[Stored entries]
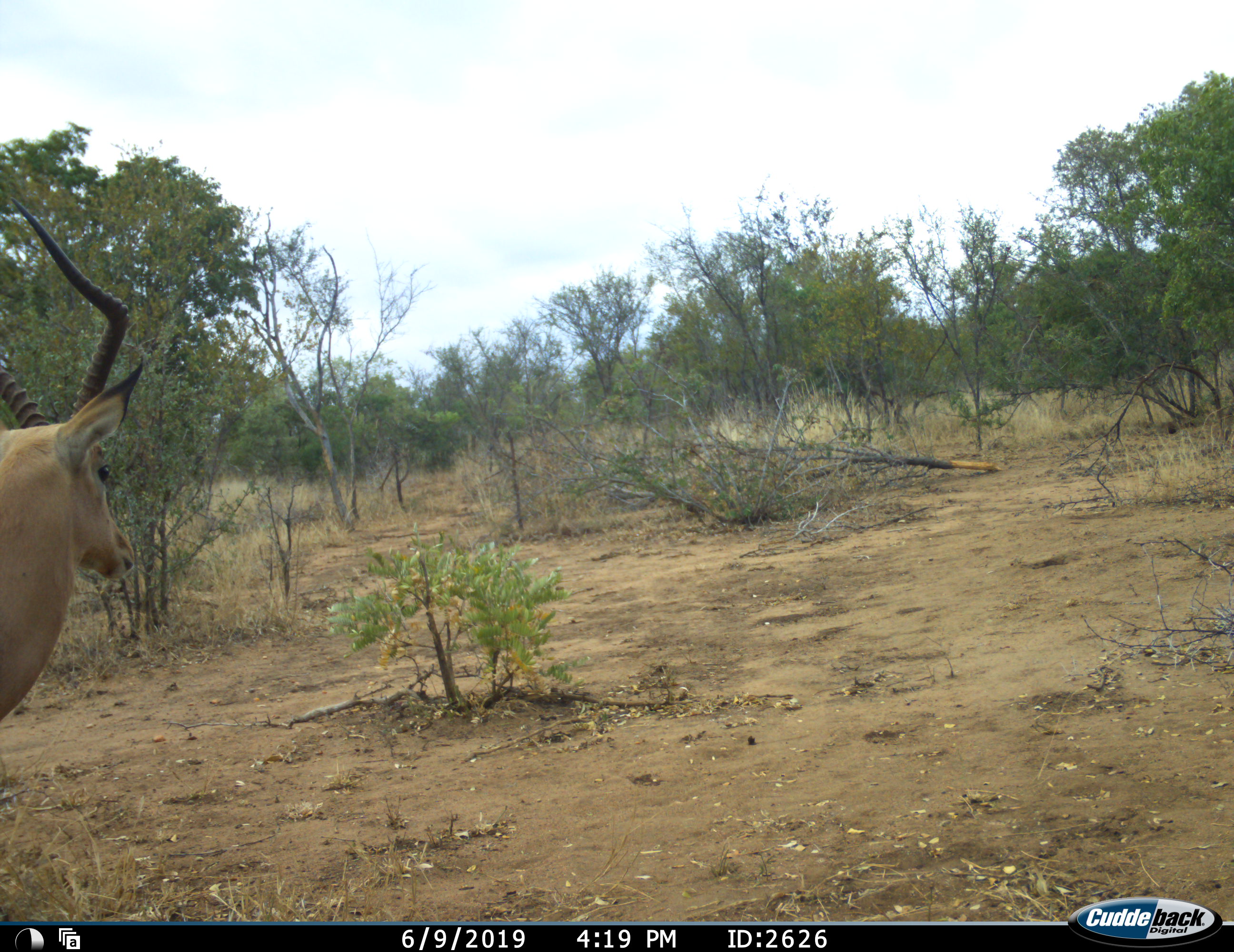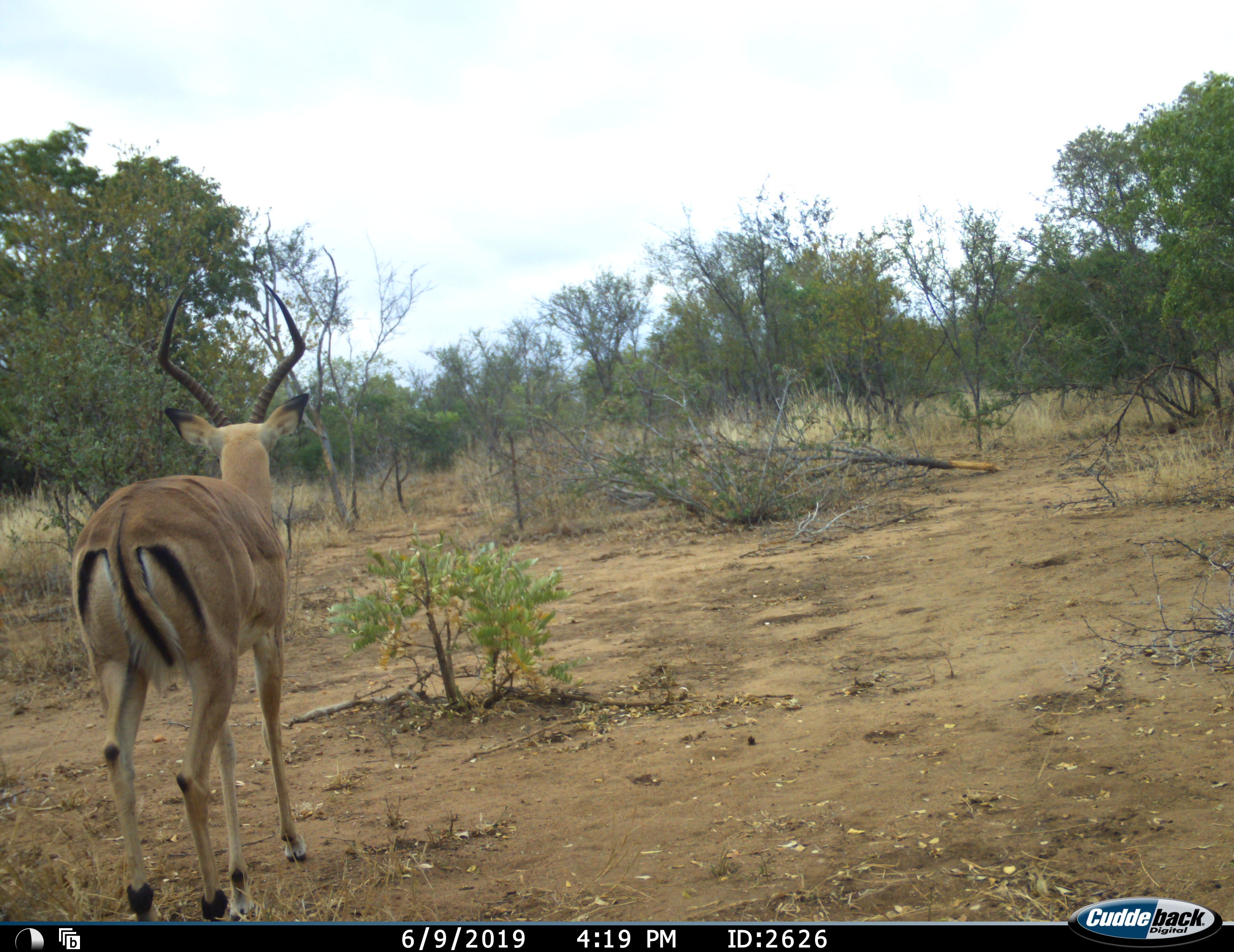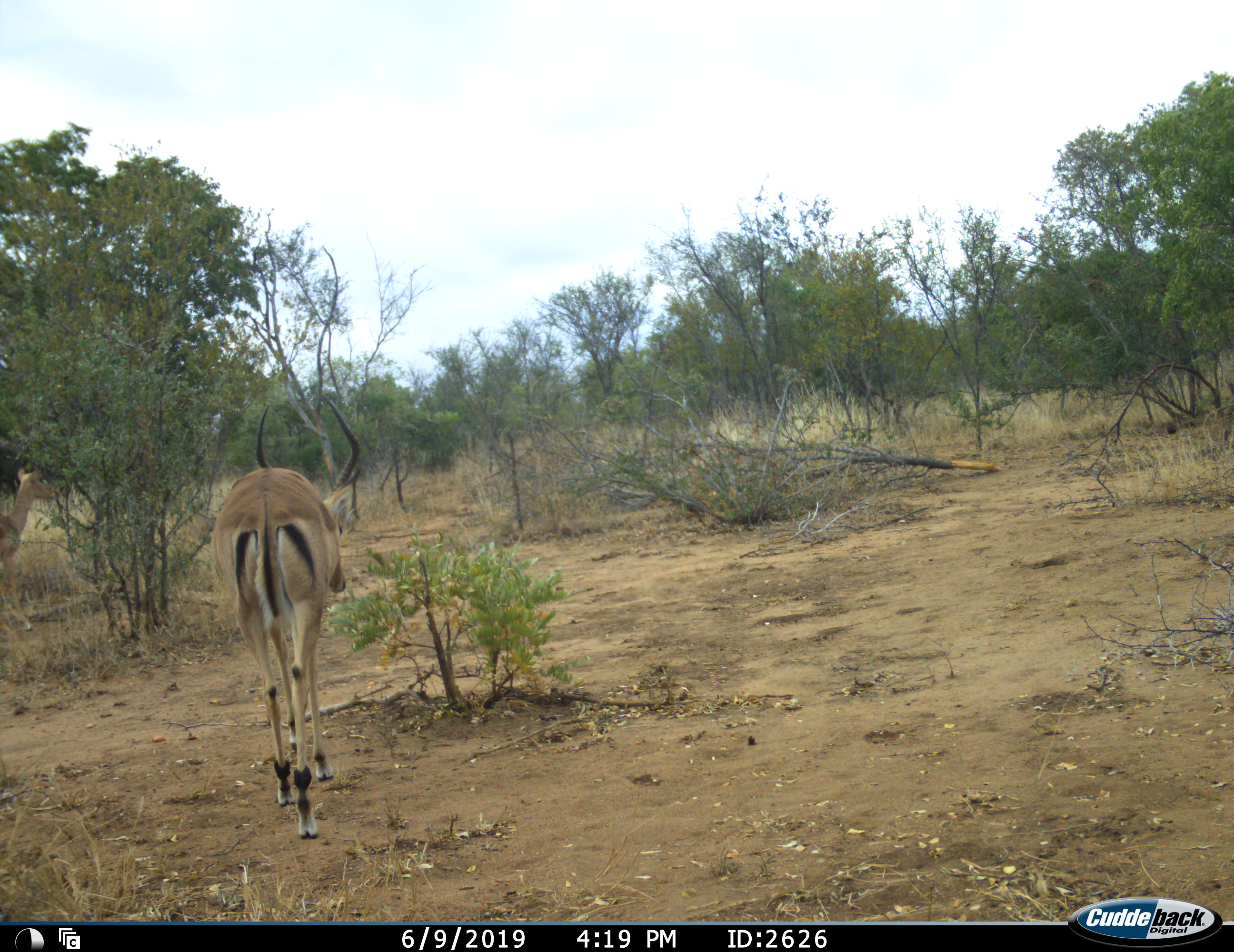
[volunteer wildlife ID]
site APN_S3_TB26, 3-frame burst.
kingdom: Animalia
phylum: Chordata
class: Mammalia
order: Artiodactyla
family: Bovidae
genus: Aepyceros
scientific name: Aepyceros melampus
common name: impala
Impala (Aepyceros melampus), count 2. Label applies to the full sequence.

◆ **Exercise prompt**
Your task is to retype, exactly and only, the lines from the one with "scientific name: Aepyceros melampus" through the final line above.

◆ **Answer space**
scientific name: Aepyceros melampus
common name: impala
Impala (Aepyceros melampus), count 2. Label applies to the full sequence.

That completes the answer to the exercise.